Blank acknowledged that the debate over the use of reserve funds resulted in a difficult budget session for the UW System this spring.

“To stay good at what we do, and to become better, will require us to do some things differently because the higher education world in which we operate and the larger economic and social world in which we operate is changing.”

Rebecca Blank

“I’ll be blunt. We did not effectively make the case for why the University of Wisconsin System schools were experiencing growth in their reserve funds at the same time we were going to the state legislature claiming serious economic problems and asking for tuition increases,” she said.

She said the system lost credibility during the debate over reserve funds, resulting in a tuition freeze and funding cuts, and there is still anger among some legislators over the issue.

The university is now spending down those reserve funds, as requested by legislators, Blank said.

“But we can spend those reserves only once. That is one-time money, while the budget cuts that we were given are permanent. And that means come the next biennium, we are going to be facing a budget deficit. I and other leaders across the system are going to be talking to the governor and legislature in the hope that in the next budget process we can get at least some of those dollars restored,” Blank said.
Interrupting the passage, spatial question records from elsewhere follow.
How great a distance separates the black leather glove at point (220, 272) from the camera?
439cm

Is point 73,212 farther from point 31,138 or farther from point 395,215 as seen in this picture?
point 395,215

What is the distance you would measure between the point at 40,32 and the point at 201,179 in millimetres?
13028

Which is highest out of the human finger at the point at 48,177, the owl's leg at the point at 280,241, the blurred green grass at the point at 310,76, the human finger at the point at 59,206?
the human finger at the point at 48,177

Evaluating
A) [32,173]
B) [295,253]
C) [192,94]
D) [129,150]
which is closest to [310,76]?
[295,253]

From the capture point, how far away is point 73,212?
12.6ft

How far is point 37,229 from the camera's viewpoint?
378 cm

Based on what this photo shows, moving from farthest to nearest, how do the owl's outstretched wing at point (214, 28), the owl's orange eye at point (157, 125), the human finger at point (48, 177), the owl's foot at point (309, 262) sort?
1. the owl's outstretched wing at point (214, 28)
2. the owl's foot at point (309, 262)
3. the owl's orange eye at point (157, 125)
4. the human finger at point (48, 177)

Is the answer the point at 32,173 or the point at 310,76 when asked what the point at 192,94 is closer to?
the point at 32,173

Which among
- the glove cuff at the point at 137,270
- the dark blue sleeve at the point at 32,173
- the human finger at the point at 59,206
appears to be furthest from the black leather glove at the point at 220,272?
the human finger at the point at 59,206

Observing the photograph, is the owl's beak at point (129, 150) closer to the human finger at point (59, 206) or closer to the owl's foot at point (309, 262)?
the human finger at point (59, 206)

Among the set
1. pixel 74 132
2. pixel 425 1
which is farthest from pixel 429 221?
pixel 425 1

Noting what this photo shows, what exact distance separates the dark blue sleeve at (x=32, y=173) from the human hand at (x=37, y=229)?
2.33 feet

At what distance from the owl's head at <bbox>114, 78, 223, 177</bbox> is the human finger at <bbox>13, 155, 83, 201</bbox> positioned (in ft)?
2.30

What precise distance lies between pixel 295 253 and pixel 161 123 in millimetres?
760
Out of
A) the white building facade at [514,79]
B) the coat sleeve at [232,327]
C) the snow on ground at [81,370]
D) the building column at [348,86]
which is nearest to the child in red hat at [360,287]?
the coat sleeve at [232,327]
The tuition freeze was “not a surprising reaction” to an honest concern among legislators about the rising cost of higher education, Blank said, adding that she is “acutely aware” of the economics of the state.

“I want any Wisconsin student who has the academic credentials to be admitted to the University of Wisconsin–Madison to be able to attend here, regardless of their family’s income,” she said.
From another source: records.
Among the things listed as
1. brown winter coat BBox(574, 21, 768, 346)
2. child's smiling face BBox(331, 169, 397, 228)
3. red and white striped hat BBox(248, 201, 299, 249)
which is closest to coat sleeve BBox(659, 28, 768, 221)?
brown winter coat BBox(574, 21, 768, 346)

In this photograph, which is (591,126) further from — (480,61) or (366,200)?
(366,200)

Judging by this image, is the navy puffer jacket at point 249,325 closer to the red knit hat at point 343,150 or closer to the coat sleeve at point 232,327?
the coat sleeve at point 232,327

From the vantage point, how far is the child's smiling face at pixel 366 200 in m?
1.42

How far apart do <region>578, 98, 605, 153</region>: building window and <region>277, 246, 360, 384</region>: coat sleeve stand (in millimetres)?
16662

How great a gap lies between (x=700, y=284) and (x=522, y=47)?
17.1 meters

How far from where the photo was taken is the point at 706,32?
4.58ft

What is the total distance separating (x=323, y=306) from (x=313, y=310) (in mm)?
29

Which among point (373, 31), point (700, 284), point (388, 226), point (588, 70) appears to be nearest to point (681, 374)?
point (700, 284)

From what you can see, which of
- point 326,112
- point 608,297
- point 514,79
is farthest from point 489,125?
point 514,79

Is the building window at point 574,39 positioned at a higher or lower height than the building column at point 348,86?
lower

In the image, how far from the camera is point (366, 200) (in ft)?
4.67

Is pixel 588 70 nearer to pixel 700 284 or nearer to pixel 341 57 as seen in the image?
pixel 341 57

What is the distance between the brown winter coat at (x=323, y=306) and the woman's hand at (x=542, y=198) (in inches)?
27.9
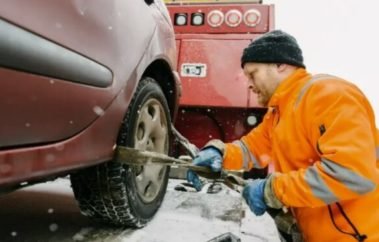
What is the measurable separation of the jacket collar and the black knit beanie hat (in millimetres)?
45

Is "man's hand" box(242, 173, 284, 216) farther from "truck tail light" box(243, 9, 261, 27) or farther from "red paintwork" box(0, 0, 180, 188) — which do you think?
"truck tail light" box(243, 9, 261, 27)

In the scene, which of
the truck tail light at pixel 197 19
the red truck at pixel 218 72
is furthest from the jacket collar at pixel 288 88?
the truck tail light at pixel 197 19

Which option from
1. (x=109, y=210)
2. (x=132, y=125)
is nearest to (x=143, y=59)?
(x=132, y=125)

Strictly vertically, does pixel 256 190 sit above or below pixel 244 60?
below

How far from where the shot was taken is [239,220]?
2.15 meters

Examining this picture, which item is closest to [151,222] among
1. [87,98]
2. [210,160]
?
[210,160]

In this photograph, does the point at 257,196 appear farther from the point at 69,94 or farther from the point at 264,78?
the point at 69,94

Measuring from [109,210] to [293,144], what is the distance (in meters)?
0.85

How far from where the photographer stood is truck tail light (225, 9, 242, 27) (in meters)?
3.68

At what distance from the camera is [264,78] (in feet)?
5.14

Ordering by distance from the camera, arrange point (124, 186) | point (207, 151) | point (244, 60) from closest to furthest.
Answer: point (244, 60) → point (124, 186) → point (207, 151)

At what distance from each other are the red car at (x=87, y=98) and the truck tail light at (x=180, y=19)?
1.67 m

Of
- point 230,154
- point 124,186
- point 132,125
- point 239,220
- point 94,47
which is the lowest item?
point 239,220

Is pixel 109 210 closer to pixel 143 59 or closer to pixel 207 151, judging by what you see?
pixel 207 151
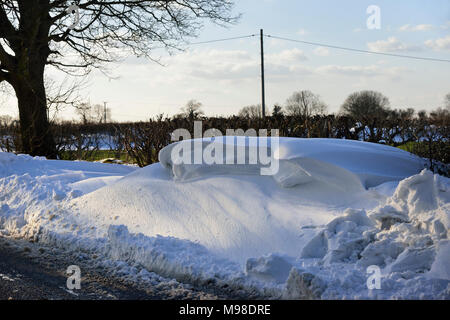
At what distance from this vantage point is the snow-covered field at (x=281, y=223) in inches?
162

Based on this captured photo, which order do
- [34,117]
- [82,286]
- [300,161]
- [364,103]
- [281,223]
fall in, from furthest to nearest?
[364,103]
[34,117]
[300,161]
[281,223]
[82,286]

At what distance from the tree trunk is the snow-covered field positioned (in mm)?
7344

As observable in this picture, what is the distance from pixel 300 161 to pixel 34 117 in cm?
1132

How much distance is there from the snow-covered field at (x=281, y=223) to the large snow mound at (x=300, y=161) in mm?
17

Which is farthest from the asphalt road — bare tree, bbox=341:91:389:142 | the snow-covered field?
bare tree, bbox=341:91:389:142

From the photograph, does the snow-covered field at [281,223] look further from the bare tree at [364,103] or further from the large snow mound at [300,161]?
the bare tree at [364,103]

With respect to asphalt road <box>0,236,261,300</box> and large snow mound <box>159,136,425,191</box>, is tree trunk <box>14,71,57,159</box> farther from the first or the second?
asphalt road <box>0,236,261,300</box>

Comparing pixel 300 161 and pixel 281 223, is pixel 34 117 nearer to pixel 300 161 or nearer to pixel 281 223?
pixel 300 161

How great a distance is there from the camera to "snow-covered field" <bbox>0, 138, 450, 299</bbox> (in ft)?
13.5

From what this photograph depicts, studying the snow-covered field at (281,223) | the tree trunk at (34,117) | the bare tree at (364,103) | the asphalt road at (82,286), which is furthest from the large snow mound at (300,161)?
the bare tree at (364,103)

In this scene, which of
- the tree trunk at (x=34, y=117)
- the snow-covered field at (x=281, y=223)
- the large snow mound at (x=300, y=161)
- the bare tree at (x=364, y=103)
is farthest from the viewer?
the bare tree at (x=364, y=103)

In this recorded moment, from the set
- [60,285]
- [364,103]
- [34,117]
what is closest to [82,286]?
[60,285]

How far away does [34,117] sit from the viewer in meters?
14.8

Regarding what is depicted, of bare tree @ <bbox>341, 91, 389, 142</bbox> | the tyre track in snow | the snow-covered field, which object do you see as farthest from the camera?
bare tree @ <bbox>341, 91, 389, 142</bbox>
“I want any Wisconsin student who has the academic credentials to be admitted to the University of Wisconsin–Madison to be able to attend here, regardless of their family’s income.”

Rebecca Blank

One of the most regrettable outcomes of the budget battle this spring was the delay in human resources flexibilities, particularly in the area of compensation, Blank said. She pledged to work with UW System officials to gain the authority for those flexibilities for faculty and all employee categories in the 2015 budget, but it is “no slam dunk.”

“It is going to take real effort and some real political skill to get [legislators] to approve the HR flexibilities in that timeframe,” she said. “But I think this is incredibly important to campus.”
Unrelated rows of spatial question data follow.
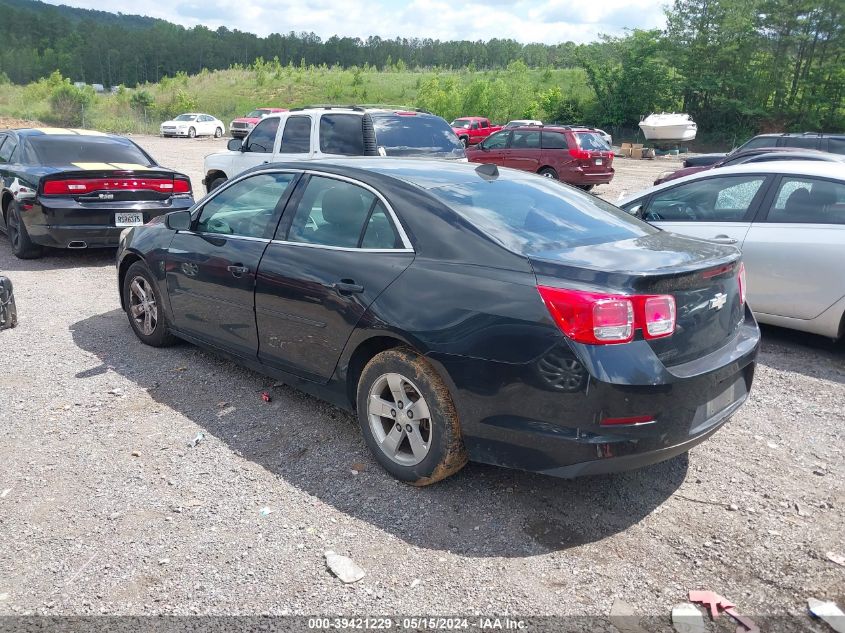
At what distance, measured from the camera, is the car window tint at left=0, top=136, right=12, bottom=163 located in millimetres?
9441

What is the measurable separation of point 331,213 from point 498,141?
16838 mm

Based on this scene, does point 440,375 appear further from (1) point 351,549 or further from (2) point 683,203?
(2) point 683,203

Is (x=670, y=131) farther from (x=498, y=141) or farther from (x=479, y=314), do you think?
(x=479, y=314)

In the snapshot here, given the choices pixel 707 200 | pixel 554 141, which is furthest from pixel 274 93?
pixel 707 200

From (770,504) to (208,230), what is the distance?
12.6ft

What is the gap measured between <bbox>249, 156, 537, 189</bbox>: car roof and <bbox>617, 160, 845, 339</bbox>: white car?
2.32 m

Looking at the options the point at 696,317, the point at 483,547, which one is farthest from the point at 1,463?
the point at 696,317

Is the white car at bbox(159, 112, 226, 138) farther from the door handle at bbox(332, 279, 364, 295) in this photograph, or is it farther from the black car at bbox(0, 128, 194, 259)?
the door handle at bbox(332, 279, 364, 295)

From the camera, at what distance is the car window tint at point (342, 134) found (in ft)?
31.2

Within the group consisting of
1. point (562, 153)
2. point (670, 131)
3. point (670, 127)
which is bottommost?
point (670, 131)

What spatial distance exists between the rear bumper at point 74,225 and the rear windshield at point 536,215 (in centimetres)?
508

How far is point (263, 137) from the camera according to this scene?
10.8 m

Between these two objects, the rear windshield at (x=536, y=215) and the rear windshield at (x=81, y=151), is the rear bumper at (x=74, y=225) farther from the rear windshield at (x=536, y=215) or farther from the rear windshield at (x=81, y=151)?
the rear windshield at (x=536, y=215)

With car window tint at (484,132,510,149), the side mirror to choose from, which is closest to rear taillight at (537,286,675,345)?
the side mirror
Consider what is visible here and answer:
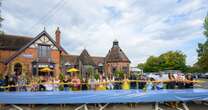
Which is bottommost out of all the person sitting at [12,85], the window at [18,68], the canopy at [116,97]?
the canopy at [116,97]

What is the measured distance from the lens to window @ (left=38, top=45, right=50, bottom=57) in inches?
1542

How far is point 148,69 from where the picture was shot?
94.1 meters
Despite the lack of flexibility, she said some modest gains have been made over recent years to address the pay gap with the university’s peers. Two important tools have been the critical compensation fund and high-demand faculty fund, and she proposes that internal dollars be made available, though she expects the amount allocated to be more modest than last year.

Details of the programs will be worked out with governance groups and internal stakeholders in the coming weeks, Blank said.

“I consider this one of the highest priority uses of our budget,” she said.

Noting that for the third straight year UW–Madison ranked 19th worldwide in the recent Academic Ranking of World Universities by Shanghai’s Jiao Tong University, Blank praised the faculty on the accomplishment

“That’s the level of excellence you have achieved here over the years and I am pledged to uphold,” she said. “There are some pretty big challenges — I’m not going to sugarcoat that — but there are also enormous opportunities. And I’m excited to work with all of you on both the challenges and the opportunities.”